Take another example, “Rothko – Red Blue” (2014), where despite the strength of the colors (the blue much deeper, for example, than found in “Gold to Blue”), it is never possible to tell where one ends and the other begins, where the transition is far slower than that found in a simple color wheel or prism. And whether the work is an explicit reference to Rothko’s 1954 painting “No. 1 (Royal Red and Blue)”or simply to his unique transmission of color in oil and canvas, the homage is plain and the heir legitimate. Cooper’s red isn’t meant to be a “Rothko red” or the blue a “Rothko blue”—in their own way, Cooper’s colors are even dreamier, though his handling of light and color in his own chosen media is just as masterful. And because the lacquer is itself light-transmitting, the subtlety of graduated color in this piece as in the others derives both from light entering through the clear Plexiglas sides and passing through the front of the bar, and from light shone onto its face. The resulting color values are therefore novel and even unfamiliar.

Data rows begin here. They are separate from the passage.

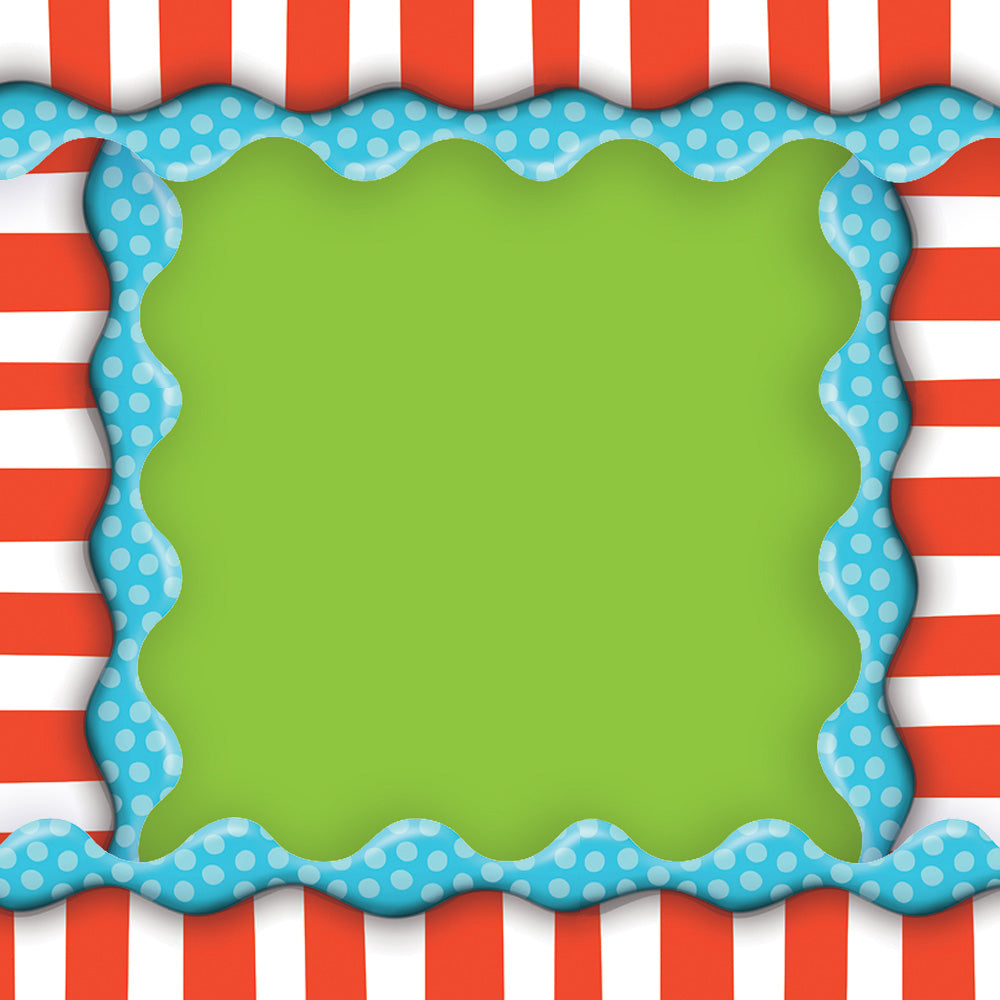 USE EUREKA SCHOOL EXTRA WIDE DECO TRIM® TO ADD A FINISHING BORDER TO Y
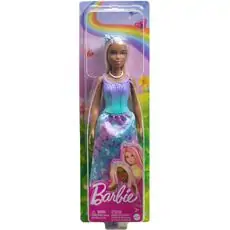 Barbie Royal Doll with Brightly Highlighted Fantasy Hair - ბარბის თოჯინა [CLONE]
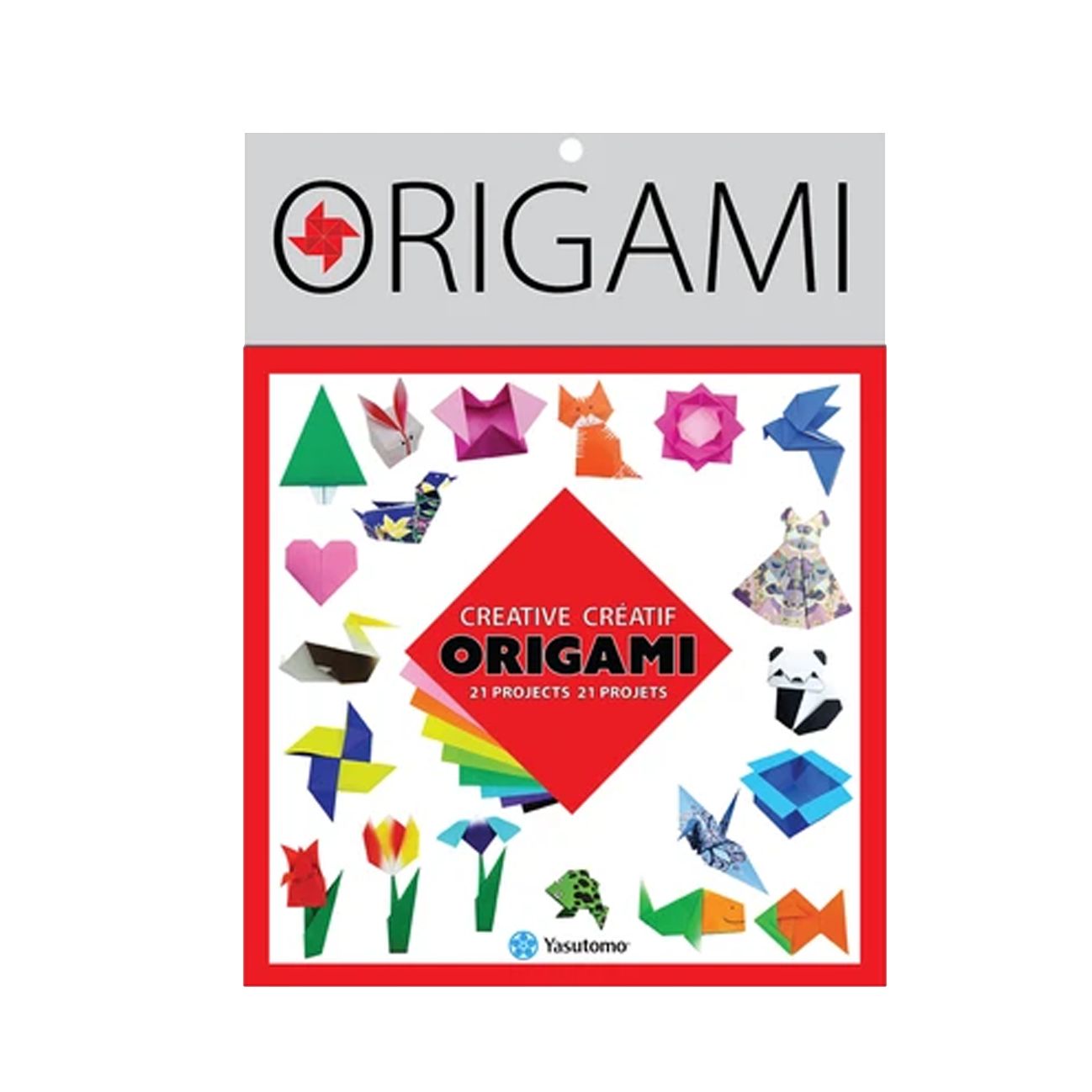 Origami Creative Origami Kit 21 Projects 60 Sheets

It is well known that Cooper’s work emerges from and within the framework of Southern California’s so-called “Light and Space” and “Finish Fetish” movements of the mid-1960s. He is properly cited as a key artist of that moment by virtue of his early Light Traps and Vertical Bars, the latter sharing the essential formal characteristics of the works in the current show, but constructed using earlier-available coating materials for their pigmentation. Cooper’s distinctive use of the resins and plastics of that era was evident in the Getty-organized shows that comprised the recent multi-venue exploration of California-based artists, Pacific Standard Time.
Yet Cooper’s reprise of these early forms some 40 years later is evidence of his ongoing exploration of transformative experiences, one that fits perfectly with his concurrent and highly praised involvement in the elaborate production of mezcal in numerous Zapotec villages in the Mexican province of Oaxaca, where the villagers rely on mythically ancient distillation and flavoring methods unique to each village. For Cooper, this latter project—yielding a line of mezcal imported into the United States under the name Del Maguey in bottles bearing labels designed by the late Ken Price and presented in hand-woven, basket-like encasings—is itself an artwork. In his own words:
The criteria for me for successful art is that it transforms your experience in some way. I don’t care if it’s a nude, a sunset, or a pile of garbage, it’s got to have that ‘A-ha’ moment. If it does, then it’s a successful piece of art. A good mezcal is truly transformative and intoxicating, so it fits my criteria of art.1
Cooper’s consistent approach to perceptual experience challenges any preconceived or artificial separation of “art” from other endeavors. The energy of works such as the Vertical Bars depends on a necessarily changing combination of architecture, light, and viewer. That is—as with the works of kindred spirits (pace Asher Durand) such as Mary Corse, Helen Pashgian, and, more recently, Gisela Colon—Cooper’s objects have an indefinable presence, existing not as portable objects that remain essentially unchanged when moved from place to place, but instead with their animation contingent on time and place.
Even the gallery’s structural framework for the Vertical Bars provides an unexpected temporal disjunction that echoes Cooper’s broader interest in bridging both time and culture. Thus, certain Victorian elements of the townhouse—doors, mantelpieces, window frames—have been retained in the otherwise white and contemporary space. The Vertical Bars’ light and texture thereby plays against these as well, much as Cooper’s multiple mezcals, all in varied and fragile liquid shades, bridge across an ancient and embedded culture to that of a new Mexico.